As I’ve mentioned in my earlier post, I have decided to stop focusing only on C++ and go back to F#. As I’ve said, I remembered that F# programming was fun, and felt more safe – programs were less bug prone, and often did exactly what I’ve wanted after first time I’ve compiled them. Besides that, programming in F# was often straightforward, code closely resembling my solution to a problem without much boiler plate
While I plan to invest more efforts in F#, I have come to a conclusion that learning C# along with it is extremely important and helpful. In the following text I will explain why I think so. However remember that I am at beginning stages at both right now, so take everything I say with a grain of salt.
I believe that besides learning the core language and functional programming idioms, there are two things one needs to get comfortable to become good with F#. First, one needs learn to combine objective oriented, imperative and functional paradigms, because F# is a multi-paradigm language. Second one, is understanding the .Net platform – which is one of the reasons why F# stands out from other functional languages and that makes it powerful.
To learn the language part, there is no way around it – one needs to write more F# code. Which is what I’ve been doing for a while – you can see some examples here. Which helped me to feel more comfortable with the language, however, as you can see those are just book examples, which are arguably not that interesting. In order to build something more interesting – one needs access to good libraries.
Which brings me to my first point.
Many F# libraries are just C# libraries.
As I’ve said earlier, one of the reasons that I think that F# is powerful is that it has access to whole .Net ecosystem. However many tools that exist there are implicitly or explicitly designed to work with C#. Being able to work with C# helps there. I wish that when new .Net tool is released by MS, F# would be taken into account too. However, this is not the situation right now.

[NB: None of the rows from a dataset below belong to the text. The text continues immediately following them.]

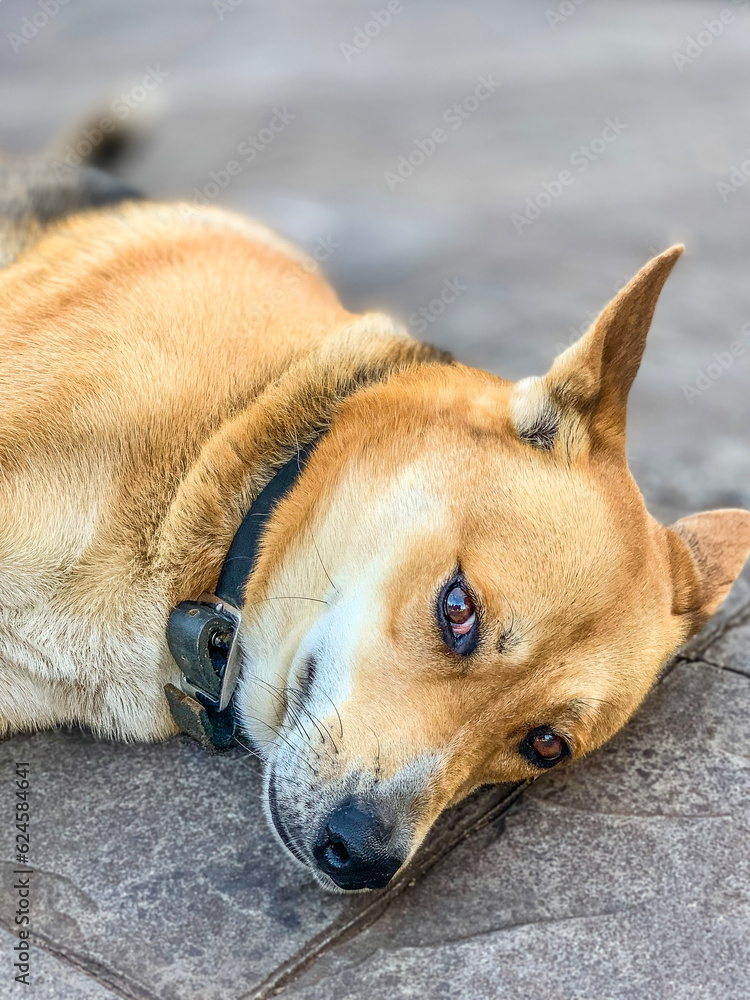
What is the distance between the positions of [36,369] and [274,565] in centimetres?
87

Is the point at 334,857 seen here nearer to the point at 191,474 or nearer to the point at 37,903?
the point at 37,903

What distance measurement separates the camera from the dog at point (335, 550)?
94.5 inches

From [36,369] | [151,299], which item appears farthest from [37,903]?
[151,299]

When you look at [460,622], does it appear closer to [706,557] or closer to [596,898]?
[596,898]

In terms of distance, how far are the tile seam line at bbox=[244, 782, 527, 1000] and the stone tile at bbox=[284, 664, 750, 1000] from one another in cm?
2

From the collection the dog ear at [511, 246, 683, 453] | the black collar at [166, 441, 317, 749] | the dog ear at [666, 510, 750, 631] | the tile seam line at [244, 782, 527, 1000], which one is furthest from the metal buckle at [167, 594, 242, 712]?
the dog ear at [666, 510, 750, 631]

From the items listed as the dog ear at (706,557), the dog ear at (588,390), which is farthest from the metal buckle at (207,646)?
the dog ear at (706,557)

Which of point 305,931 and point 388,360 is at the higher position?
point 388,360

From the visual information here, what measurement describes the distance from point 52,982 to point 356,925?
70 cm

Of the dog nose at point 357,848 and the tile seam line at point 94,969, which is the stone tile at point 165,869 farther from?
the dog nose at point 357,848

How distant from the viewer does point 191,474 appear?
2725 millimetres

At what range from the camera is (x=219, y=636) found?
266 centimetres

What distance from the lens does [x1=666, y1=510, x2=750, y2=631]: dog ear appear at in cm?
Answer: 309

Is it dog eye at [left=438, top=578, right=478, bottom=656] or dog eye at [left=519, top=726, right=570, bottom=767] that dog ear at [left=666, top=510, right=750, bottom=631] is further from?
dog eye at [left=438, top=578, right=478, bottom=656]
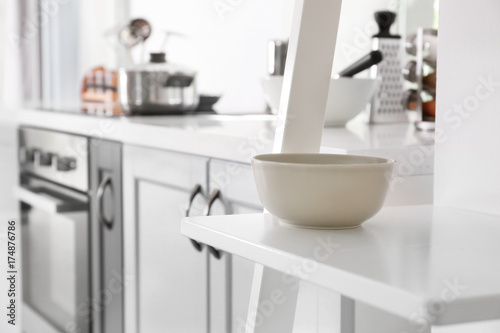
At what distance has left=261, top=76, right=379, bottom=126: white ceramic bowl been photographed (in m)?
1.44

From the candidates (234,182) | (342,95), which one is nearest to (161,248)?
(234,182)

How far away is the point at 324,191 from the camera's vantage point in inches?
26.8

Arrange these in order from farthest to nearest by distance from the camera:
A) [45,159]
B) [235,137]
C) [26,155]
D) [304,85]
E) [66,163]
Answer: [26,155]
[45,159]
[66,163]
[235,137]
[304,85]

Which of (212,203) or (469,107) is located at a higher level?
(469,107)

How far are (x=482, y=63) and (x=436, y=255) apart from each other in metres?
0.39

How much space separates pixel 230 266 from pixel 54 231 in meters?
1.02

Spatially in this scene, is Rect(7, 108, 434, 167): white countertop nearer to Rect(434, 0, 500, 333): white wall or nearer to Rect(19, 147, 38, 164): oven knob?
Rect(434, 0, 500, 333): white wall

Another language gives you more tools.
While I believe that F# is better (easier to code, has similar performance characteristics and less bug prone), being able to work in more than language makes you more powerful. For some tasks, C# is still more appropriate – when your problem fits more Imperative/OOP style, you have a library that is works only with C#, or there is a solved problem for which you can easily find code examples in C# but not F#. When you wan to write wrappers around C# lbrary, C# knowledge obviously gives you an advantage there. Also, when you require better performance on .net – there are much more resources on how to optimize C# code, than F# code. So if you want to get fast performance, C# is also required (at first at least – I am sure it is possible to get F# performance to match C# performance in almost every case).
C# can help you get a job
While I am a hobbyist programmer, many people do that for living. At the moment of writing, there far more C# jobs than F# jobs. So if you decide that you want to get paid for it, for now F# is not your best bet (I hope this will change in future).
While F# is a nice language to use, C# helps you become more productive with the platform F# runs on and also more practical from economical point of view. Hence, if you are F# programmer and haven’t learn C# yet, you should give it a try.